= Rancho Ojo del Agua de la Coche =

Mexican land grant in California

Rancho Ojo de Agua de la Coche was a 8927 acre Mexican land grant in present-day Santa Clara County, California given in 1835 by Governor José Figueroa to Juan María Hernandez. The name means "pig's spring". The grant extended south from Rancho Laguna Seca (Alvires) between Coyote Creek and Llagas Creek, and encompassed present-day Morgan Hill.

==History==
Juan Maria Jorge Hernandez (born 1776) married Maria Francisca Lorenzana (1782–1852) in 1800, and received the two square league Rancho Ojo de Agua de la Coche in 1835.

In 1846, Martin Murphy Sr. purchased the 9000 acre Rancho Ojo del Agua de la Coche. Martin Murphy Sr. had brought his family to California with the Stephens-Townsend-Murphy Party in 1844. Son Martin Murphy Jr. was the founder of the city of Sunnyvale.

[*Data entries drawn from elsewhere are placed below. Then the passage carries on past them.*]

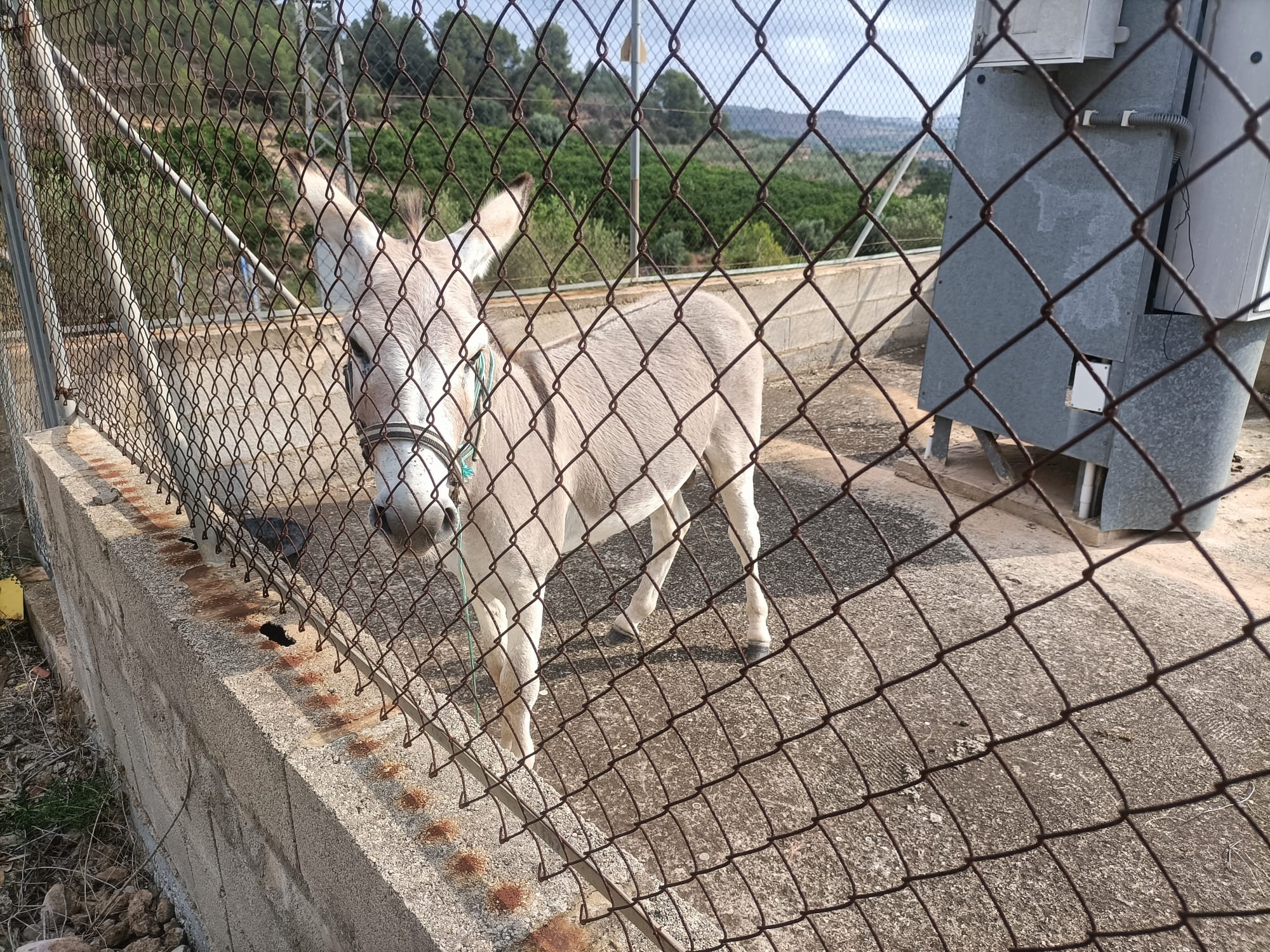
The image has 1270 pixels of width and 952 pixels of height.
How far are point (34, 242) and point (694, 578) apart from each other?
10.6 feet

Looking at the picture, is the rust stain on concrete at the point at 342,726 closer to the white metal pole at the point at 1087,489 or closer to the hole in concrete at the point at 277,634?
the hole in concrete at the point at 277,634

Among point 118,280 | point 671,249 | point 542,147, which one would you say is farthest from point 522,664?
point 542,147

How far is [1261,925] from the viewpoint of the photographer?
2252 mm

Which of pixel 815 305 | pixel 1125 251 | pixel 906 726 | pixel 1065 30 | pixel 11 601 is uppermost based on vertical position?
pixel 1065 30

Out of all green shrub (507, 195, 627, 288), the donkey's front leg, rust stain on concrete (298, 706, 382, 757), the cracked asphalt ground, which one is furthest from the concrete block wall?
rust stain on concrete (298, 706, 382, 757)

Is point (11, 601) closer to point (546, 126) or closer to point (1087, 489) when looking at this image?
point (1087, 489)

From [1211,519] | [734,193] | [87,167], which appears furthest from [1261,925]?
[734,193]

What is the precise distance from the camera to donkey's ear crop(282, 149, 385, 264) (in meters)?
1.83

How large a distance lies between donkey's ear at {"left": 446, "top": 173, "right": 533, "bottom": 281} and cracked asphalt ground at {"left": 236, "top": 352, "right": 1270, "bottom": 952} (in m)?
0.64

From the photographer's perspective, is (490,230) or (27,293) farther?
(27,293)

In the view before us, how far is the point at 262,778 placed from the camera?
186 centimetres

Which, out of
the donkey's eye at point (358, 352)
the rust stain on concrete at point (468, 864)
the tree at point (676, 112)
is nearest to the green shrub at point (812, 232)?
the tree at point (676, 112)

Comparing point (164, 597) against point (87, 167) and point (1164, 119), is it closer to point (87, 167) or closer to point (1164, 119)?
point (87, 167)

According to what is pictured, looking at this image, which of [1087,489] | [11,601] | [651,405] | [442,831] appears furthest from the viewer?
[1087,489]
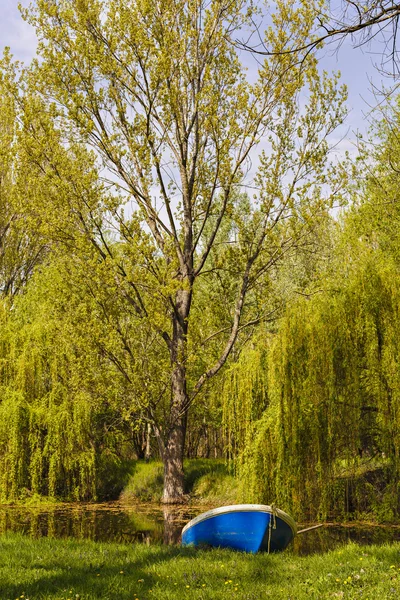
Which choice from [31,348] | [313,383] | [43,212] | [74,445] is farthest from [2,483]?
[313,383]

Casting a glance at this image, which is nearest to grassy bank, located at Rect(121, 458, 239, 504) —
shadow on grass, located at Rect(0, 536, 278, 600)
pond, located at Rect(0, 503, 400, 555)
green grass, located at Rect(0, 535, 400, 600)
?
pond, located at Rect(0, 503, 400, 555)

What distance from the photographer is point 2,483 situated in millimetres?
16234

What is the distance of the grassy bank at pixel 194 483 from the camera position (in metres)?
16.3

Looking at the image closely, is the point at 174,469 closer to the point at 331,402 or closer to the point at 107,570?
the point at 331,402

Murphy's sons, John and Daniel, struck gold in the Sierras, then made a fortune selling dry goods to local miners and Native Americans. The town they established in the Sierra foothills still bears the family name — Murphys. In 1851, Daniel Martin Murphy married Maria Fisher, of the neighboring Rancho Laguna Seca. Martin Murphy Sr. died in 1865.

With the cession of California to the United States following the Mexican-American War, the 1848 Treaty of Guadalupe Hidalgo provided that the land grants would be honored. As required by the Land Act of 1851, a claim for Rancho Ojo del Agua de la Coche was filed with the Public Land Commission in 1853, and the grant was patented to Murphy Sr.'s son, Bernard Murphy in 1860.

Bernard Murphy was killed in the explosion of the steamboat "Jenny Lind" en route from Alviso to San Francisco on April 11, 1853. In 1854, Daniel Murphy took over operation of Rancho Ojo del Agua de la Coche. When Daniel Murphy died in 1882, his daughter Diana and son Daniel Jr. inherited his land grants. Diana Murphy, who inherited 4500 acre of the ranch, married Hiram Morgan Hill in 1882.

In 1892, Diana Murphy, sold her portion of Rancho Ojo de Agua de la Coche to real estate developer Chauncey Hatch Phillips.